This article was published in the Daily Nation, February 23, 2013.
Joseph Disi could have scored Nakuru RFC’s first competitive try after Nakuru’s decades long hiatus in 1986. He didn’t. Instead, Disi ran past Impala Club’s in-goal line before he could ground the ball. Such was the enthusiasm at Nakuru, rough around the edges but full of promise.
In 1985, Larry Okinyo and Ham Onsando recruited a handful of rugby enthusiasts at Elliot’s Bakery where Onsando worked as a supervisor. The no-minutes meeting, convened by Onsando tasked all in attendance to turn up for the next meeting with a new member, while Okinyo was given the hardest task; find a rugby ball and a playing ground. Twelve players were expected from the six attendees: Onsando, Okinyo, Linus Odinga, Mbaga Wandera, Vimi Mutsumi and Bob Oile.
Luck is what you make of it, as the saying goes, and in the parking of the Pivot Hotel, Okinyo saw a car with a Mwamba RFC sticker on the rear windshield. On further investigation, he found that the car’s owner was none other than Mitu Kainga, having one for the road. Okinyo, a former Mwamba player himself, shared his rugby dilemma with Kainga.
Okinyo finds a rugby ball
“I don’t know why or how, but I had a size 5 ‘Wallaby’ rugby ball in my boot” , said Kainga in an interview. “ I gave it to Larry with my blessings.”
Kainga had just been transferred to Nakuru by his employer.
With the first task out of the way, Okinyo went to Menengai High School, where he knew the games master by one name, Kamau. Okinyo left with permission to use the school grounds.
At the next meeting, the only new recruit was Joseph Disi, but with a ball and a playing field, there was light at the end of the tunnel.

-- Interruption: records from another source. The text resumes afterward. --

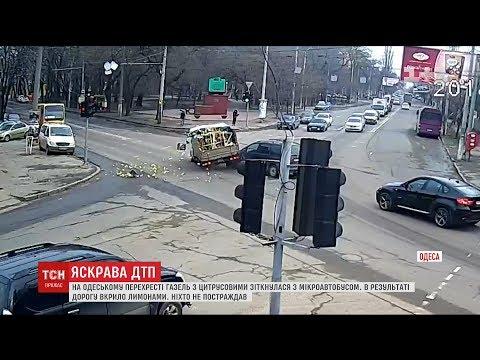 Авраия в Одессе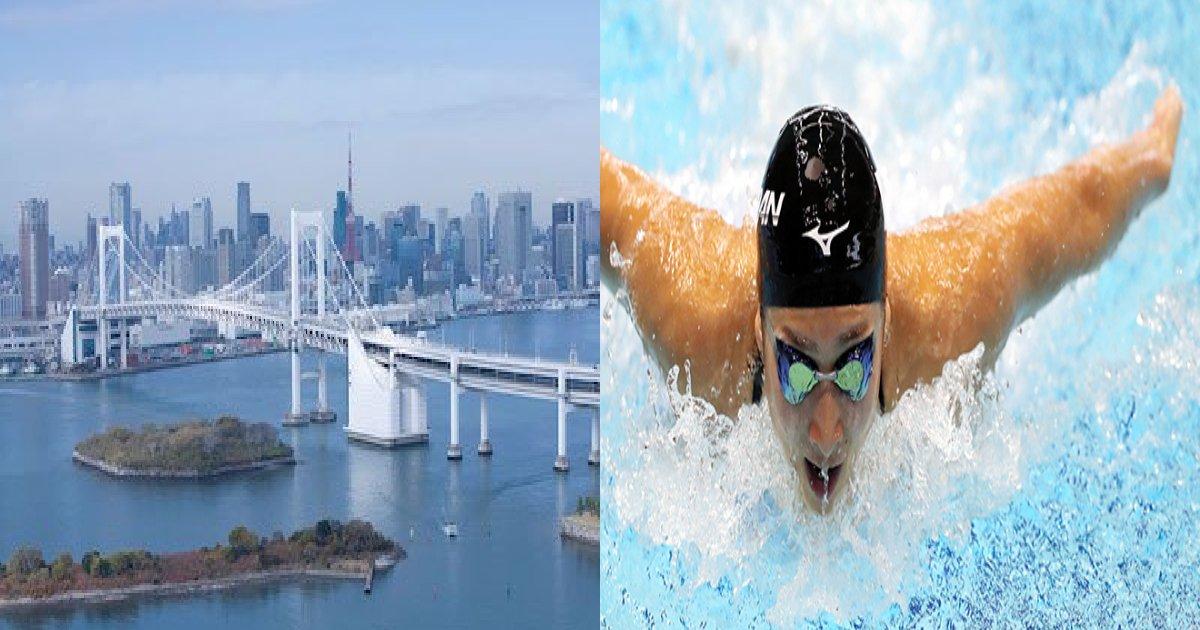 e696b0e8a68fe38395e3829ae383ade382b7e38299e382a7e382afe38388 84 1.png?resize=1200,630 - オリンピックまで1年、会場の水から2倍の大腸菌が検出される!選手「トイレの臭いがする」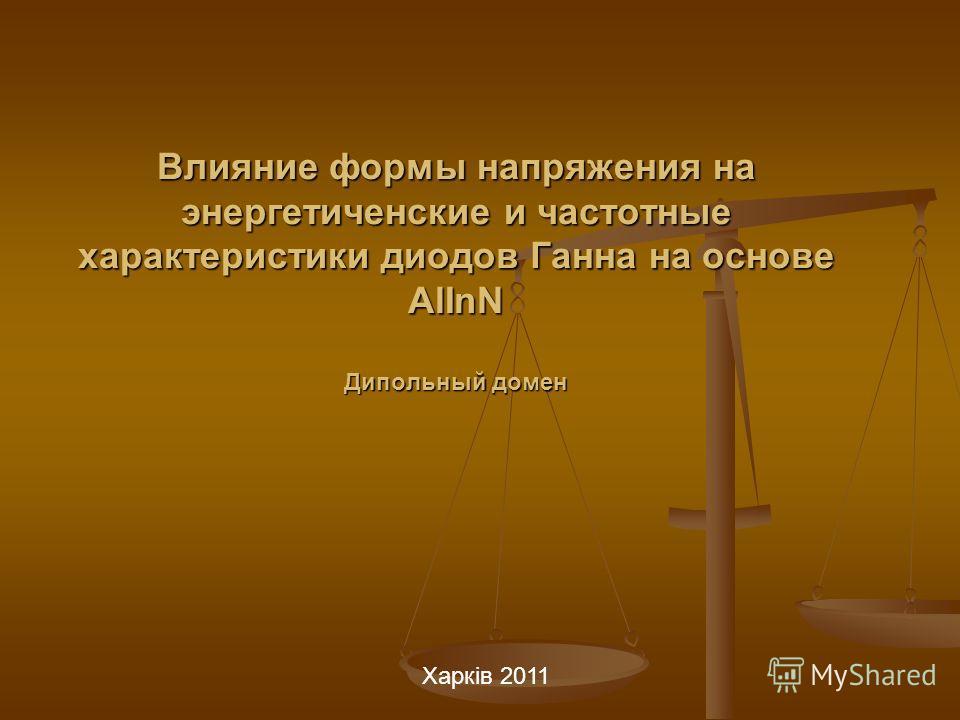 Влияние формы напряжения на энергетиченские и частотные характеристики диодов Ганна на основе AlInN Дипольный домен Харків 2011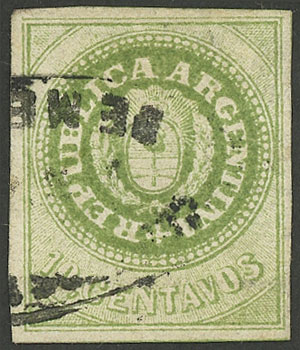 Lot 15 - Argentina escuditos -  Guillermo Jalil - Philatino Auction # 2045 ARGENTINA: Special November auction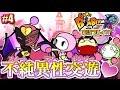 【NS】スーパーボンバーマンR 実況プレイ!#4【ニンテンドースイッチ】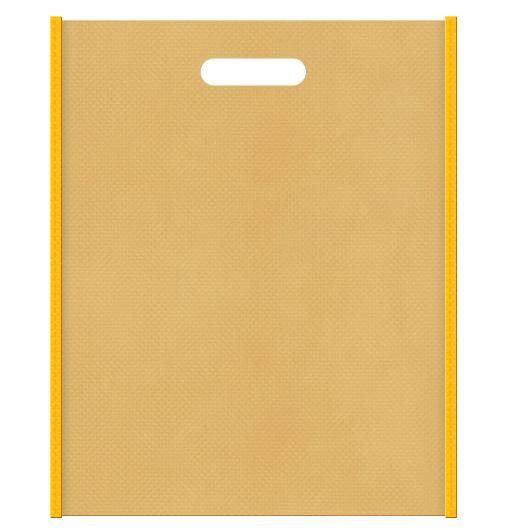 不織布小判抜き袋 メインカラー薄黄土色、サブカラー黄色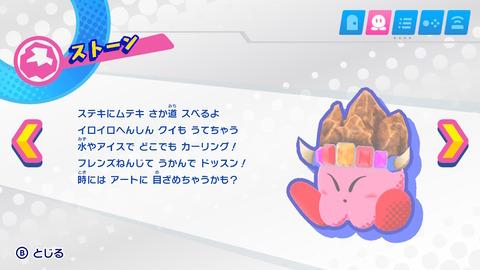 Stone_Kirby[1]
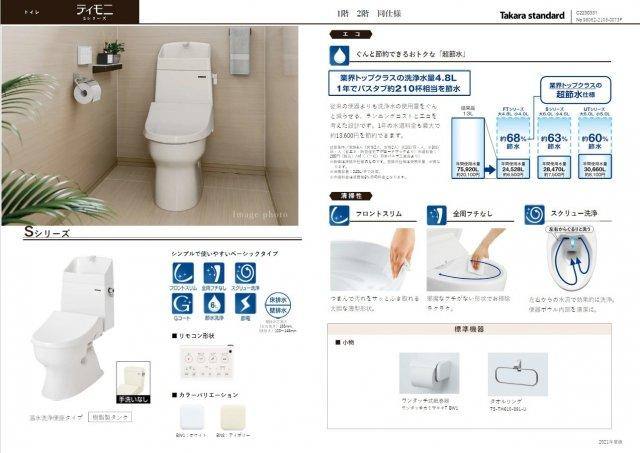 【トイレ仕様書】トイレは各階に完備♪共にシャワートイレです☆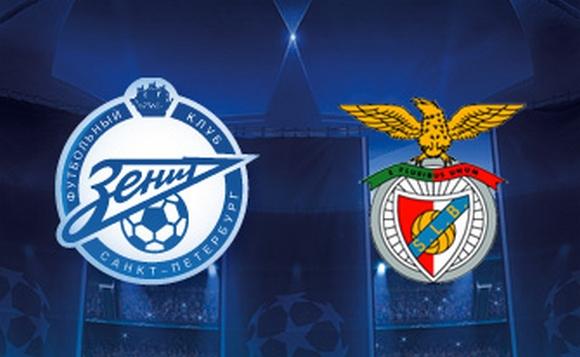 Зенит – Бенфика. Лига Чемпионов 2014-15. 5 тур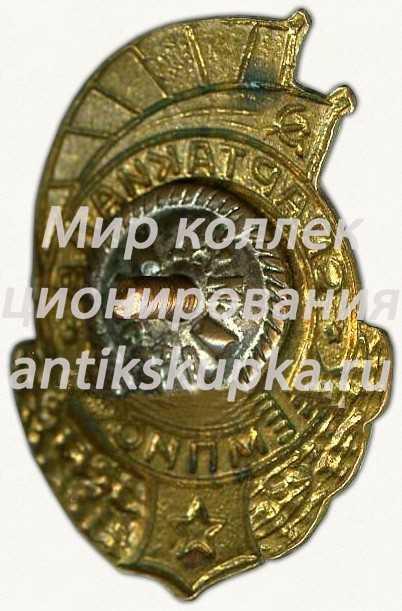 Знак чемпиона спартакиады Военно-Воздушных Сил СССР. Гимнастика (конь)
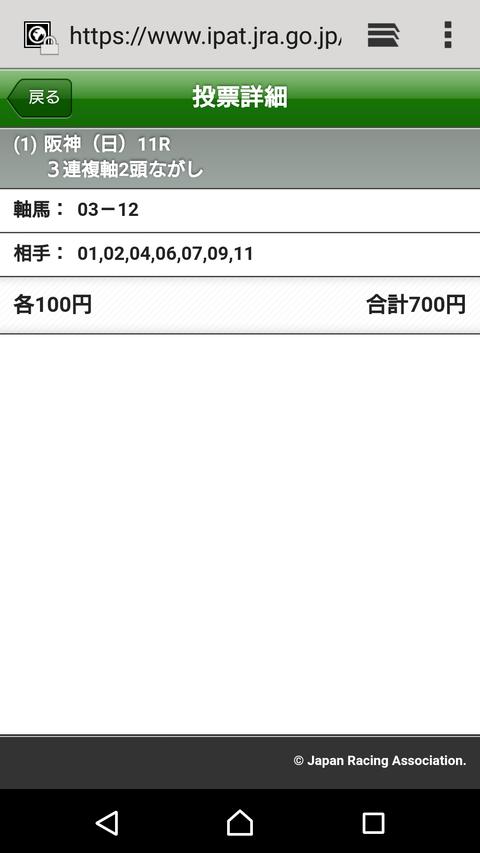 Screenshot_2019-06-23-07-32-41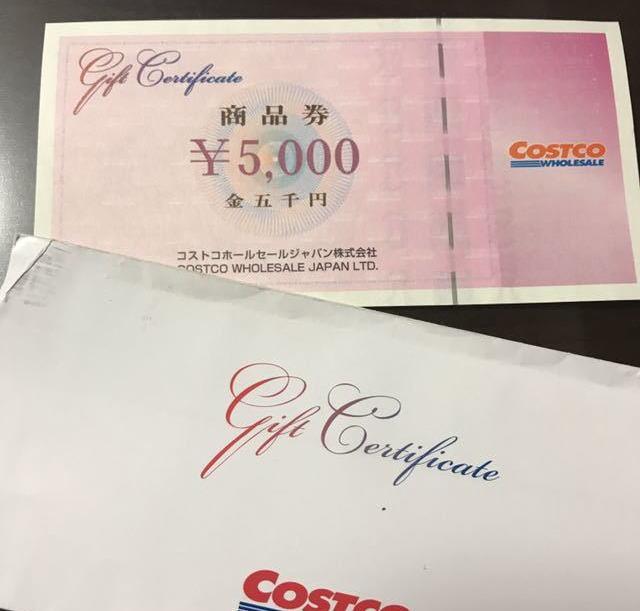 コストコ商品券5000円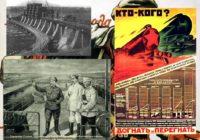 Правда о Советской индустриализации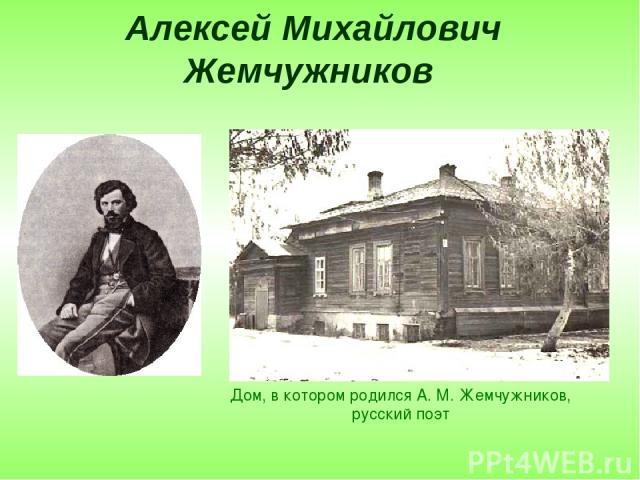 Алексей Михайлович Жемчужников Дом, в котором родился А. М. Жемчужников, русский поэт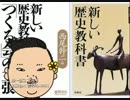 【工作スタイル】韓国人が日本を馬鹿にした歌【チョン舐めスタイル】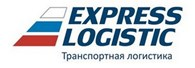 «Экспресс Логистик»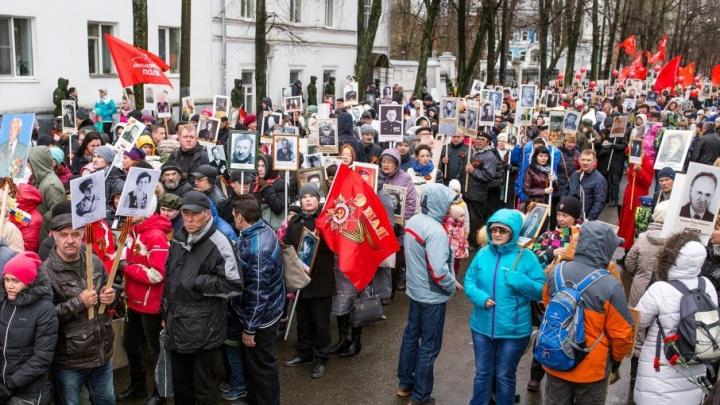 «Бессмертный полк» в Ярославле: как сделать транспарант самому и сколько стоит заказать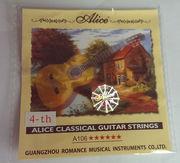 4-я струна,  D,  нейлоновая,  для классической гитары.
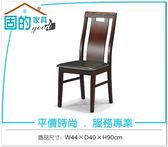 《固的家具GOOD》767-5-AM 瑞克胡桃餐椅
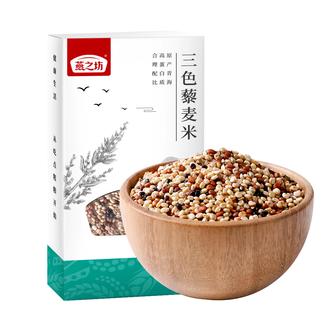 燕之坊心意系列三色藜麦米435gx2盒五谷杂粮健身代餐大米伴侣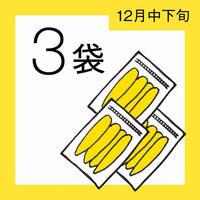 【12月分予約】仁連宿ほしいも3袋(300g×3=900g)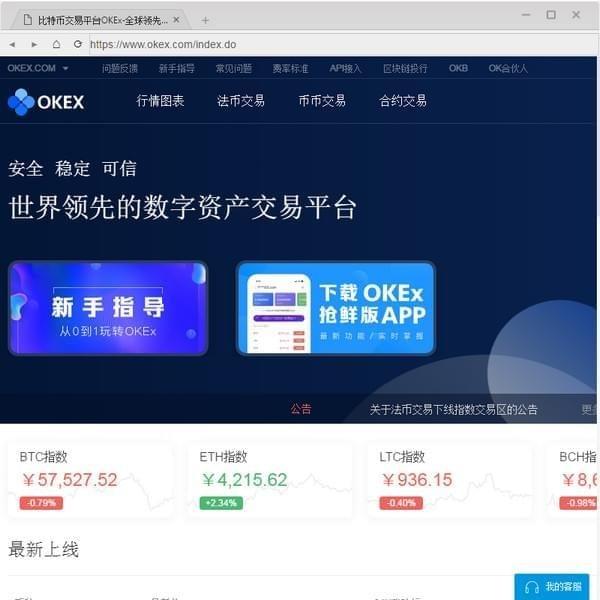 OKEx客户端
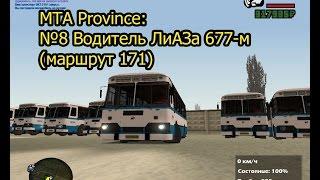 МТА Province. №8 Водитель ЛиАЗа 677-м (маршрут 171)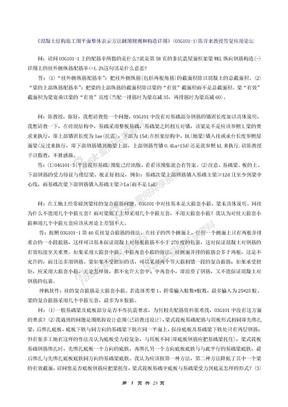 《混凝土结构施工图平面整体表示方法制图规则和构造详图》(03G101-1)陈青来教授答复应用论坛.doc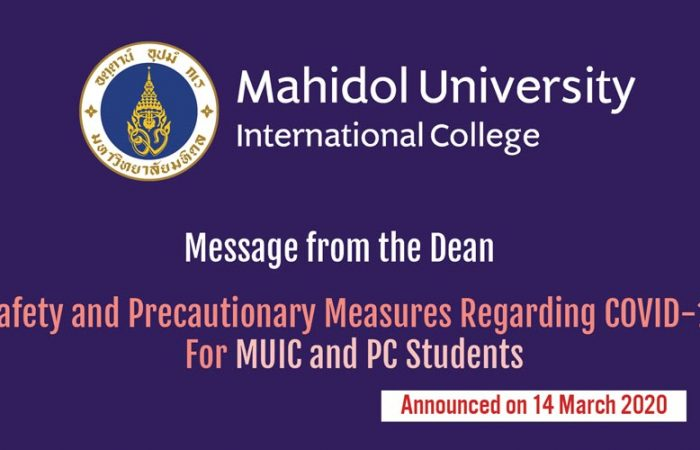 1000-mar14-Message-student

Training started at Menengai High in early 1986. The numbers grew when players like Ken Nyangaga, Alfred Toko, Philip Mumusi and Mitu Kainga joined in. At the end of January, Kainga and a few lads went to Nakuru Athletic Club where they met Peter Prinsloo, a previous chairman of the club, the home of the former engine room of East African rugby, Nakuru RFC. Waist high grass had grown over Nakuru’s glory days, when Nakuru was the team to beat. The Lofty Cup, named after ‘Lofty’ Reynolds, Nakuru’s towering second row, was later named the Kenya Cup in 1970. Once a dominant force, the club had shut down when European settlers left the country after Kenya gained independence. In a drawn-out battle with changing times, Nakuru merged with its old foe Kitale, to form Kituru RFC, before retreating again, and calling in all the troops to Naivasha to play as West Kenya Oribis under the motto, “Have boots will travel.”
To oil the wheels of a pending partnership with Nakuru Athletic Club, Coutts Otollo, a founding Mean Machine member, paid membership at NAC for six players. Raphael Korir, the Nakuru Mayor, lent the services of the council mower to lower the grass, and a fledgling Nakuru moved into their new home.
Later that year Mwamba and Kenya Breweries RFC travelled to Nakuru for a weekend of rugby, playing each other on a round-robin basis, Nakuru lost 12-0 to Mwamba and 38-0 to Kenya Breweries.
A short while later Nakuru travelled to Nairobi to play Impala, losing 7-0, when Disi overran the in-goal. Nakuru’s first try was scored the next day, when Mark Lumula and Elijah ‘Poacher’ Mulwa scored a try each when Nakuru lost 40-8 to Kenya Harlequin. At that time a try counted for four points.
Later, Nakuru hosted a friendly tournament, inviting teams from Nairobi. After a barnstorming post tournament party Nakuru players were kicked out of Nakuru Athletic. But not for long. Nakuru were soon ‘back home.’
Dennis Awori, chairman of the Kenya Rugby Football Union, gifted Nakuru the old Kenya XV playing strip. Kenya traditionally played in green, but Nakuru quickly made the colours their own.